2023 Fiscal Year Research-status Report
核融合炉壁材料中の水素同位体深さ分布のプラズマ照射エネルギー依存性
Project/Area Number |
19K14692
|
Research Institution | National Institute for Fusion Science |
Principal Investigator |
矢嶋 美幸 核融合科学研究所, 研究部, 助教 (70749085)
|
Project Period (FY) |
2019-04-01 – 2025-03-31
|
Keywords | タングステン / 水素同位体 / プラズマ壁相互作用 / 核融合 / イオンビーム / ヘリウムバブル / 深さ分布計測 |
Outline of Annual Research Achievements |
核融合炉候補材料であるタングステンにヘリウムが照射されると、タングステン表面近傍にヘリウムの集合体(以下、ヘリウムバブルと表記する)が形成されることがわかっている。
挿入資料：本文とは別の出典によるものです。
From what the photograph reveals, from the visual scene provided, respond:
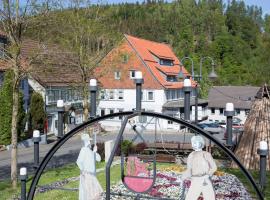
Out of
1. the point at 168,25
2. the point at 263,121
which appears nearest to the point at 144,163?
the point at 263,121

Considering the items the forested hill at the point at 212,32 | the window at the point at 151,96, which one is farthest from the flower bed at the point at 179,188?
the forested hill at the point at 212,32

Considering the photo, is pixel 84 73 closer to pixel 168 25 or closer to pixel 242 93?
pixel 242 93

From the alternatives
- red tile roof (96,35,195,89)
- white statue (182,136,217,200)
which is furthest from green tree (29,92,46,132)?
white statue (182,136,217,200)

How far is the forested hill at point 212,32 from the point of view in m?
70.1

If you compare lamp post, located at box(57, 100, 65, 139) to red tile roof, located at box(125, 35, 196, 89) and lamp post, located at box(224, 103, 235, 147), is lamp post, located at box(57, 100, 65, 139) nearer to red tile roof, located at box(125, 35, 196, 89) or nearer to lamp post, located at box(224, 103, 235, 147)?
lamp post, located at box(224, 103, 235, 147)

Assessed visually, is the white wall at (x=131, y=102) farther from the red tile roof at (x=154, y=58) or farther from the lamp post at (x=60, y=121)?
the lamp post at (x=60, y=121)

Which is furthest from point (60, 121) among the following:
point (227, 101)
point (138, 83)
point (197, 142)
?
point (227, 101)

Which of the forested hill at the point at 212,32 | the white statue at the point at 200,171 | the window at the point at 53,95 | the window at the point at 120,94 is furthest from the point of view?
the forested hill at the point at 212,32

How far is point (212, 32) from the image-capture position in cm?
8875

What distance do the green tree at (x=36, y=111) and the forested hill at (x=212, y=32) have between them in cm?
2958

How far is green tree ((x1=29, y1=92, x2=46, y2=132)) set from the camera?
1291 inches

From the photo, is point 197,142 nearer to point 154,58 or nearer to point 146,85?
point 146,85

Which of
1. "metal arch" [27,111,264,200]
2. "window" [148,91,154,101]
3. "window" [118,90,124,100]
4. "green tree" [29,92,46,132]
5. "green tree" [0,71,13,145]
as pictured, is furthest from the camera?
"window" [118,90,124,100]

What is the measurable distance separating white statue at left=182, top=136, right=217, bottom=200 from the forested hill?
4985 cm
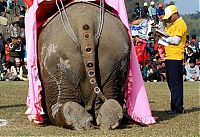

ヘリウムバブルが形成により水素同位体の拡散を阻害、あるいは、ヘリウムバブルの連結により水素同位体の脱離を促進することが示されてきた。しかし試料中の水素同位体分布については、まだ十分に明らかになってはいない。特に核融合デモ炉の設計・運用に寄与する、入射イオンエネルギー依存性に関する基礎データは未だ得られていない。そこで本研究では核融合科学研究所が所有するイオンビーム解析装置を用いて、ヘリウムバブルが形成した試 料中の水素同位体保持量の深さ分布について明らかにすることを目指す。 該当年度はイオンビーム解析装置で検出器の通信不具合が発生したためメンテナンスを実施した。また新たにファラデーカップを作成し、分析チャンバーに取り付けた低エネルギーイオン照射源の照射電流量を測定した。来年度は整備したイオンビーム解析装置および低エネルギーイオン源を用いて、ヘリウムバブル形成タングステン試料中の水素同位体拡散の動的挙動について明らかにしていく。
|
Current Status of Research Progress |
Current Status of Research Progress
4: Progress in research has been delayed.
Reason
本年度は発生した検出器の通信不具合の原因調査およびメンテナンスを実施した。そのため本年度の進捗は予定よりも遅れてしまった。来年度は改善したイオンビーム解析装置を用いて水素同位体の深さ分布を計測していく。
|
Strategy for Future Research Activity |
イオンビーム解析装置および低エネルギーイオン照射源を用いてヘリウムバブルが形成した試料中の水素同位体保持量の深さ分布について明らかにする。核反応法(NRA)分析が難しい場合は弾性反跳粒子検出法(ERDA)を実施し、水素同位体の深さ分布計測を実施する。
|
Causes of Carryover |
イオンビーム装置の検出器の通信不具合が発生し、実験が計画よりも大幅に遅れたため。今後研究成果発表のための旅費として使用する予定。